Drug Safety Sciences, Janssen Research & Development, Turnhoutseweg 30, B-2340 Beerse, Belgium.
Reprod Toxicol. 2011 Sep;32(2):213-9. doi: 10.1016/j.reprotox.2011.06.119. Epub 2011 Jun 21.
The zebrafish embryotoxicity/teratogenicity assay is described as a useful alternative screening model to evaluate the effect of drugs on embryofoetal development. Fertilized eggs were exposed to different concentrations of 15 compounds with teratogenic (8) and non-teratogenic (7) potential until 96h post-fertilization when 28 morphological endpoints and the level of compound uptake was assessed. The majority of drugs testing positive in mammals was also positive in zebrafish (75% sensitivity), while a relative high number of false positives were noted (43% specificity). Compound uptake determination appears useful for clarifying classifications as teratogenic or potential overdose although assay sensitivity could be improved to 71% if the exposure threshold, previously suggested as ∼50ng/larvae, is reconsidered. The zebrafish assay shows some potential, though limited in its current form, as a screening tool for developmental toxicity within Janssen drug development. Further assay refinement with respect to endpoints and body burden threshold is required.

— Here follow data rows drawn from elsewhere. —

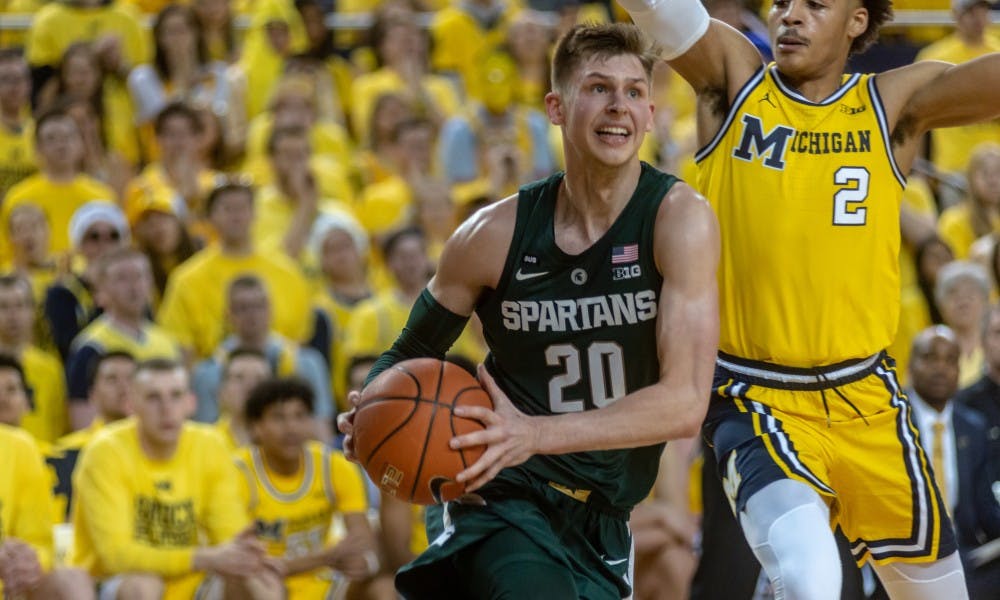 Senior guard Matt Mcquaid (20) drives on Michigan's Jordan Poole. The Spartans beat the Wolverines, 77-70, on Feb. 24, 2019 at the Crisler Center.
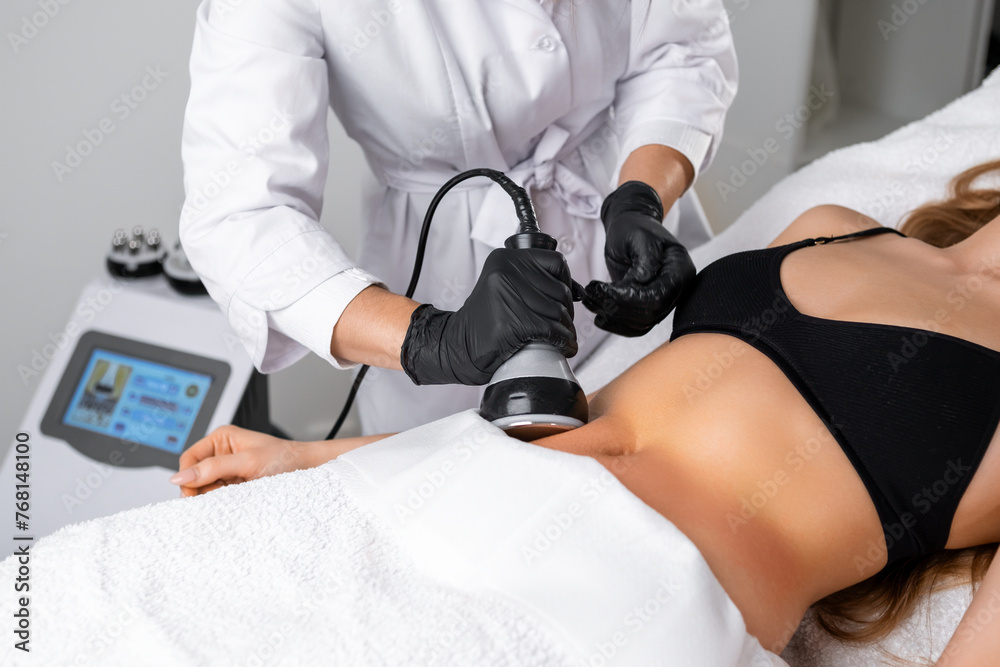 Engaging in ultrasound cavitation therapy for body contouring and anti cellulite treatment, a young woman benefits from hardware cosmetology techniques aimed at sculpting her body.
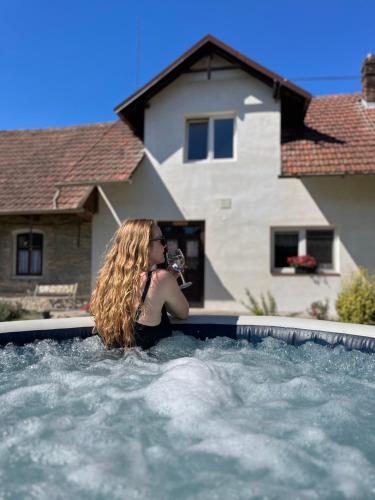 a woman is sitting in a swimming pool at Útulné spaní ve venkovské chaloupce in Podbřezí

斑马鱼胚胎毒性/致畸性试验被描述为一种有用的替代筛选模型,可用于评估药物对胚胎胎儿发育的影响。受精后的卵子暴露于具有致畸性(8 种)和非致畸性(7 种)潜力的 15 种化合物的不同浓度中,直到受精后 96 小时,评估 28 种形态学终点和化合物摄取水平。在哺乳动物中检测为阳性的大多数药物在斑马鱼中也为阳性(敏感性为 75%),而假阳性的数量相对较高(特异性为 43%)。尽管如果重新考虑先前建议的暴露阈值(约 50ng/幼虫),则可以将检测灵敏度提高到 71%,但化合物摄取测定似乎对于澄清致畸性或潜在过量的分类有用。斑马鱼试验显示出一定的潜力,尽管在目前的形式下有限,可作为杨森药物开发中发育毒性的筛选工具。需要进一步完善终点和体内负荷阈值的试验。